Along with Zhang, other researchers working on the study include David Dopfel, doctoral candidate in bioengineering; Pablo Perez, postdoctoral fellow in bioengineering; Alexander Verbitsky, graduate research assistant in engineering science and mechanics; and Yuncong Ma, doctoral candidate in bioengineering, all at Penn State; Héctor Bravo-Rivera, graduate student, University of Puerto Rico School of Medicine; and Gregory Quirk, professor of psychiatry, University of Puerto Rico School of Medicine.
About this neuroscience research article
Source: Penn State Media Contacts: Nanyin Zhang – Penn State Image Source: The image is credited to Penn State.
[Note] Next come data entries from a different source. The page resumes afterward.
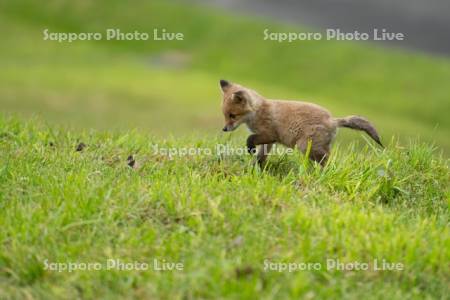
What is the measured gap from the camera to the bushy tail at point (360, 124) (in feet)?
30.7

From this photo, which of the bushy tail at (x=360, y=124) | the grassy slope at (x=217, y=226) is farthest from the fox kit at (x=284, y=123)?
the grassy slope at (x=217, y=226)

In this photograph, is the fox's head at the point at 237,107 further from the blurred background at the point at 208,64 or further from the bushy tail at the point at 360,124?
the blurred background at the point at 208,64

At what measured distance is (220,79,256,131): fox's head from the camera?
1018 centimetres

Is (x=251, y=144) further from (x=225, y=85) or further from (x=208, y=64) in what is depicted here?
(x=208, y=64)

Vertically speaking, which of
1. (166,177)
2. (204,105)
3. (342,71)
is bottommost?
(166,177)

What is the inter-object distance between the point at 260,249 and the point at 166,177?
184 centimetres

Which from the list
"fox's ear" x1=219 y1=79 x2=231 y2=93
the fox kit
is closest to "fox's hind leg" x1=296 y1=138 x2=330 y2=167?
the fox kit

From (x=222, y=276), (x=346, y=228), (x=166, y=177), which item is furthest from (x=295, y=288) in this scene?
(x=166, y=177)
Individual variability in behavior and functional networks predicts vulnerability using an animal model of PTSD
Only a minority of individuals experiencing trauma subsequently develop post-traumatic stress disorder (PTSD). However, whether differences in vulnerability to PTSD result from a predisposition or trauma exposure remains unclear. A major challenge in differentiating these possibilities is that clinical studies focus on individuals already exposed to trauma without pre-trauma conditions. Here, using the predator scent model of PTSD in rats and a longitudinal design, we measure pre-trauma brain-wide neural circuit functional connectivity, behavioral and corticosterone responses to trauma exposure, and post-trauma anxiety. Freezing during predator scent exposure correlates with functional connectivity in a set of neural circuits, indicating pre-existing circuit function can predispose animals to differential fearful responses to threats. Counterintuitively, rats with lower freezing show more avoidance of the predator scent, a prolonged corticosterone response, and higher anxiety long after exposure. This study provides a framework of pre-existing circuit function that determines threat responses, which might directly relate to PTSD-like behaviors.